# EXTRACT PROVIDED:

· · · · · · ·

Thursday, December 20, 2012

Involuntary Commitment of the Mentally Ill


Four years ago in Maine a paranoid schizophrenic named William Bruce murdered his mother with an ax.

Bruce was known to be dangerous. He had been committed to a psychiatric hospital involuntarily. But then, he was released.


Bruce had a long history of mental illness, including attempted suicide and attacks on both his mother and his father. In the year before the murder, he was hospitalized at the Riverview Psychiatric Center in Augusta, Maine, where his doctors noted that he was hostile, paranoid and “dangerous if released to the community without pharmacological treatment.” Yet, Bruce refused medication, saying he didn’t need treatment, the hospital released him when his involuntary commitment term expired,  and two months later he killed his mother.

Not well: “when his involuntary commitment term expired….”

You can only hold an individual for a limited period of time in America.

In France, as noted yesterday, you can hold a dangerous person indefinitely.

Note well: he “refused medication.”

· · · · · · ·

# DATASET EXTRACT:
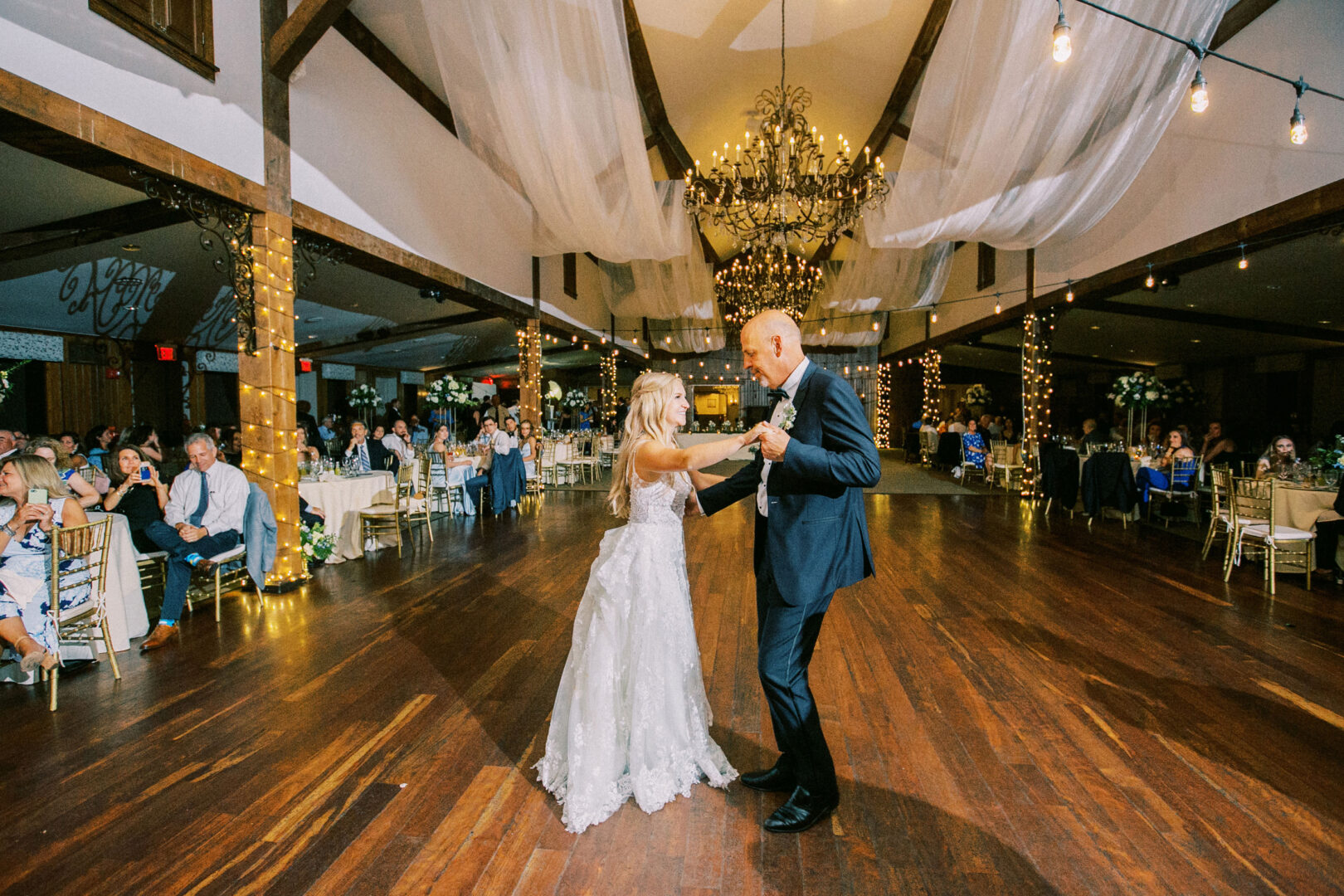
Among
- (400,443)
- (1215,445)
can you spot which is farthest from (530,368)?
(1215,445)

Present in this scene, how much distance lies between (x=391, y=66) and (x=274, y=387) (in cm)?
377

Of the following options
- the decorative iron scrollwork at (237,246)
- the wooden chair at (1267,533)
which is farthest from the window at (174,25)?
the wooden chair at (1267,533)

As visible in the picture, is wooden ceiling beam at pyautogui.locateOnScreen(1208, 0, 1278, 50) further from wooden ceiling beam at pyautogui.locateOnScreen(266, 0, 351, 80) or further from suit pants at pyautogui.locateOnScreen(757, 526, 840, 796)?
wooden ceiling beam at pyautogui.locateOnScreen(266, 0, 351, 80)

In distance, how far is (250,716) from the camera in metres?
2.84

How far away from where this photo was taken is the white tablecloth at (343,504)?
18.6ft

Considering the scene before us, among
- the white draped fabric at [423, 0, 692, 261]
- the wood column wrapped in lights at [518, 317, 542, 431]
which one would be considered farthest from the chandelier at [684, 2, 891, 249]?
the wood column wrapped in lights at [518, 317, 542, 431]

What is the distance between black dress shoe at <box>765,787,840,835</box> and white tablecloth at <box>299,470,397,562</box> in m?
4.96

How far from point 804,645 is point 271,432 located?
168 inches

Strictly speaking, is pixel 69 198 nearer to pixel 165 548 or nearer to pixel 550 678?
pixel 165 548

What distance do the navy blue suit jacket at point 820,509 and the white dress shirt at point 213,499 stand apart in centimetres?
390

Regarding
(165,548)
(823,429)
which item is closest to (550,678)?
(823,429)

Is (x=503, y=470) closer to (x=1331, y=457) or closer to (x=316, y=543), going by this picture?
(x=316, y=543)

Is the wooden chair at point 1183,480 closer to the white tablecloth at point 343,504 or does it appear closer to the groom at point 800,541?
the groom at point 800,541

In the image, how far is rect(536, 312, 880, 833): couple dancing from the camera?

· · · · · · ·

# DIRECTIONS:
**1.** In the post on involuntary commitment, why did the hospital release William Bruce? Answer in one to three sentences.
**2.** Can you pick up the post on involuntary commitment after its final line and carry it on?

# RESULTS:
**1.** The Riverview Psychiatric Center released Bruce because his involuntary commitment term had expired. His doctors had noted that he was dangerous if released without medication, but he refused medication, and the hospital could hold him only for a limited period.

**2.**
The law grants schizophrenics a moral agency that they lack. Suffering from a brain disease, they do not even know that they are ill.

Bernstein explains:

People who are mentally ill often suffer from agnosia, or a lack of insight into the illness; they don’t believe they are sick. Family members or parents may not comprehend the extent of the illness or may not be able to control their loved one and get him help.

Some schizophrenics hear voices. They believe that the voices are real. There is no way you are going to convince them that the voices are not real.

The law that limits the time you can commit them also grants them the right to refuse medication.

We cringe at the idea of depriving an individual of his free will, but paranoid schizophrenics do not seem to possess the mental competence required to make a judgment.

Since their illness affects their brain, they lack certain basic mental capacity.

Of course, once Bruce murdered his mother, he was confined to a psychiatric facility indefinitely. Since that time, Bruce has been forced to take his medication and has made great progress.

Four years later Bernstein spoke to him on the telephone.

In her words:

When Bruce came to the phone on Tuesday, he was lucid and articulate. “I have never been this good since before I became ill, in my late teens or early 20s,” he says. He credits Abilify and his daily therapeutic treatments with helping to put his mind back together and says he plans never to stop taking the drug. “My mom would be here today if I’d taken the medication and had accepted that I had a mental illness instead of denying it,” he says.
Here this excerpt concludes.